Why do Republicans feel obligated to call him a nice guy? Even more, why do they feel obliged to beat up on other Republicans (a debate in Florida with Romney calling Newt Gingrich an “influence peddler” comes to mind), while calling Obama a nice guy. Calling Obama a nice guy does you no favors: it projects weakness, appeasement, and desperation to be liked by people who will never like you (John McCain come to mind for some reason).
But of course, the reason for this nightmare is that for an entire year, we were told that Romney was “electable”. Remember, if anyone other than Romney was nominated, we would lose. I remember people not liking it on the night of the New Hampshire primary saying that the “electable” candidate never wins. Sadly, I was proven right again.
As we saw with John McCain and Bob Dole: nominating someone who thinks he is obligated to tell the world that his opponent is a nice guy is a recipe for losing an election.
A second lesson for conservatives: do not fail to take the Senate.
Of course, the only reasons that the pundits have proffered on this are Todd Akin and Richard Mourdock. They are blame the Tea Party for fielding “stupid” candidates who would dare talk about abortion. The talking heads claim that Akin and Mourdock’s comments ruined our prospects for the Senate. They blame the Tea Party for knocking off moderate candidates and for forcing the GOP to be the conservatives they claim to be. While no one is defending Akin’s comments, the rush to use them as an excuse to throw Mourdock overboard for poorly worded, but truthful comments, is quite dismaying.
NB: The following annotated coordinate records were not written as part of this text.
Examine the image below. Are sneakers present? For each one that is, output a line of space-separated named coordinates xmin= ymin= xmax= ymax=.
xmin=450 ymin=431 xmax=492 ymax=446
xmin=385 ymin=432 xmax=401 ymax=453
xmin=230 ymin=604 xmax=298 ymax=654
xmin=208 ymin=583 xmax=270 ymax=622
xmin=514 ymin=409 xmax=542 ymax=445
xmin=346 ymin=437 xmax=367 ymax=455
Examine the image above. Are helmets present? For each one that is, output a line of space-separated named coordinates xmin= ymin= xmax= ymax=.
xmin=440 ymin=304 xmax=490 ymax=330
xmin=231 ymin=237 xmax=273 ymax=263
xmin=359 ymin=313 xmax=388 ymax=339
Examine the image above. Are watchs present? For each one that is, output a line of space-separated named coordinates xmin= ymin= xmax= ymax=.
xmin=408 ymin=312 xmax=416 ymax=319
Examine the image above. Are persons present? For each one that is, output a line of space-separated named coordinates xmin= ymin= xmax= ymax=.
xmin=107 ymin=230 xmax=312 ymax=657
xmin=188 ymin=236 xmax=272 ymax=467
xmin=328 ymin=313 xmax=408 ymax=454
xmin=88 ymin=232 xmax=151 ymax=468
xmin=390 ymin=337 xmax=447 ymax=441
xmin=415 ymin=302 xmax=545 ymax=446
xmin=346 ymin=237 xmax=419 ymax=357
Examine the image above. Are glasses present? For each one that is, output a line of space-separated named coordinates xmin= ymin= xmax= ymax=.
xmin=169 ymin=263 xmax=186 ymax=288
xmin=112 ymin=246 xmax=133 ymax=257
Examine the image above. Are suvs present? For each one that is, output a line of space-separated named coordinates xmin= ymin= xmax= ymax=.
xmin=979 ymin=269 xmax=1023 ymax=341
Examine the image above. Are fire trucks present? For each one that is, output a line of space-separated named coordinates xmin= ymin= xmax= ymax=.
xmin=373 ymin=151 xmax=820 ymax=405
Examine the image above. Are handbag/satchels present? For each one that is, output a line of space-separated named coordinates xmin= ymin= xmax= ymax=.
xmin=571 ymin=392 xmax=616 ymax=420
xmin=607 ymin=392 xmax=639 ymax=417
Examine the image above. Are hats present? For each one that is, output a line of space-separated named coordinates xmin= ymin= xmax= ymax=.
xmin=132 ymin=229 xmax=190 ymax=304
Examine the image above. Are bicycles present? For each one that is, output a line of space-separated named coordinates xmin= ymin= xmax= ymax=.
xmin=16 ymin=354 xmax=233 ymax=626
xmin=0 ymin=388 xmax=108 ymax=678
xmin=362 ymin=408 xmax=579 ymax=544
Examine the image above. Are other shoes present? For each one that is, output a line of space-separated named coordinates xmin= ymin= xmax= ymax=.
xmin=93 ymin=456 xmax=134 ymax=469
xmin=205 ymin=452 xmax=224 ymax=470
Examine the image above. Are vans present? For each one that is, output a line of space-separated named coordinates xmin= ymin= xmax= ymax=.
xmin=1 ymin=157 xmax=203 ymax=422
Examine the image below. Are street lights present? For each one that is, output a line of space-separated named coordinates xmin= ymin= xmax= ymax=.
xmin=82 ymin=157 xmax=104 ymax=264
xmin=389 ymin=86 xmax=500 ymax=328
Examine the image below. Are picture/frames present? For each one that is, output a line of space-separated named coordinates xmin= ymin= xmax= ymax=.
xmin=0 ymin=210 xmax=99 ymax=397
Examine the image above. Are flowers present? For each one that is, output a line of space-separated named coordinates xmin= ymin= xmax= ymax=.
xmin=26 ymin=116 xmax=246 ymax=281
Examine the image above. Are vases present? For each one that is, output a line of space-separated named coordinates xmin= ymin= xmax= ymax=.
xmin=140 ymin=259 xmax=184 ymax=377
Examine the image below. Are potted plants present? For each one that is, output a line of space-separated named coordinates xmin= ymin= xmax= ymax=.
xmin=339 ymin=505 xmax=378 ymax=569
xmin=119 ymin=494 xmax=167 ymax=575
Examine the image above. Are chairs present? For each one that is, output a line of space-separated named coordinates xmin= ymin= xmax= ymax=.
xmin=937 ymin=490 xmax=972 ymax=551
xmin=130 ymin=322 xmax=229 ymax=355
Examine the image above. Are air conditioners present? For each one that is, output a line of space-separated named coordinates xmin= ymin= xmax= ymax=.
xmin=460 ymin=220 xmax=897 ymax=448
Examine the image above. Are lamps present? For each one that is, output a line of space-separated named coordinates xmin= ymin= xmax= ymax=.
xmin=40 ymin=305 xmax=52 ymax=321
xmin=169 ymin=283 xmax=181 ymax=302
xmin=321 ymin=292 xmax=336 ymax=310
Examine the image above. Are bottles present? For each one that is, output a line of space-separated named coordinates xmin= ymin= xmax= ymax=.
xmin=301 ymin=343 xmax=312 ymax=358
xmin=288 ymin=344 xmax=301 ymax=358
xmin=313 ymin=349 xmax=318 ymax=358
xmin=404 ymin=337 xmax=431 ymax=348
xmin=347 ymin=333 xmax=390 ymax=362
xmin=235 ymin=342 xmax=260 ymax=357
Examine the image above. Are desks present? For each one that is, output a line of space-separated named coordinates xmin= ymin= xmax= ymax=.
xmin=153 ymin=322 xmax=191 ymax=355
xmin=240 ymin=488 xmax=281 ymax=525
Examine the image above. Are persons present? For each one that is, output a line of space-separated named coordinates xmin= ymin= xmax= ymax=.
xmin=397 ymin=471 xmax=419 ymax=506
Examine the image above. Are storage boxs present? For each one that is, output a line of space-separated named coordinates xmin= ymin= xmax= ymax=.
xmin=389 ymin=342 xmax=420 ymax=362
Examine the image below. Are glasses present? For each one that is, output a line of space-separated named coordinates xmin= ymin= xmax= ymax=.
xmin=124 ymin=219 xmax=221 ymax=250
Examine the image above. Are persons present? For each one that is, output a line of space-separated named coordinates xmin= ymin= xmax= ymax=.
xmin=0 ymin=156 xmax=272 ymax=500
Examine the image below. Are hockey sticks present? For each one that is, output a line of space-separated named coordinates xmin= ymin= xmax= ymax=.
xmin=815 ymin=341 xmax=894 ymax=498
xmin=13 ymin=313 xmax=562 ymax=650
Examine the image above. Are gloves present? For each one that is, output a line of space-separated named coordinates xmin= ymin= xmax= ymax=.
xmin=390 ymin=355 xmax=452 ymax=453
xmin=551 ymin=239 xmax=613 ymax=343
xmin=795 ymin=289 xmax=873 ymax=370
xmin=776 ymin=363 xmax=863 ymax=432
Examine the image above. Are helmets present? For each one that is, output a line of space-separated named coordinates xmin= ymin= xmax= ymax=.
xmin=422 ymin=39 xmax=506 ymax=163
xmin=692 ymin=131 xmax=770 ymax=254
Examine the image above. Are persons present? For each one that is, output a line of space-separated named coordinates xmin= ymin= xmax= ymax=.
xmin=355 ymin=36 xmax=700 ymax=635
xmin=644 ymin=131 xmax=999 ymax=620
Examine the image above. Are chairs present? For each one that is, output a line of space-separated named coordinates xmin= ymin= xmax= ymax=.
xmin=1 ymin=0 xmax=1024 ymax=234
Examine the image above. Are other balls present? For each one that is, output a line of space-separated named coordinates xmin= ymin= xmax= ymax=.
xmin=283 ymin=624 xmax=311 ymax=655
The GOP borrowed criticism from the Democrats that Mourdock said the same thing as Rep. Akin. That kind of intellectual dishonesty gets us nowhere, especially when the people who criticized Romney for the five days it took him to form a coherent response to the Supreme Court upholding Obamacare, got a tongue lashing from the same people who assured us that Todd Akin and Richard Mourdock should be thrown off a cliff.
In their criticism, the GOP also went back to 2010 to kick around Sharron Angle, Christine O’Donnell, and by extension, the people who voted for them. Because no moderate/centrist Republicans lost anywhere, right? I mean, it’s not like Scott Brown, Tommy Thompson, and Linda McMahon lost, too, right? I notice that the people who thought it was unseemly to call Barack Obama “stupid” had no objection to saying it of our own Senate candidates, none of whom had said anything remotely as stupid as Barack Obama and Slow Joe Biden. If it’s okay to dump on conservative candidates who lose, why not equal time and to dump on a moderate, especially the one who lost twice in a row?
Whenever a party loses an election, there is usually a time where people evaluate what went wrong and adjust accordingly. But, if every time a moderate Republican fails to win, the reaction is to blame the conservatives and admonish us to moderate, then it appears that we will lose over and over again.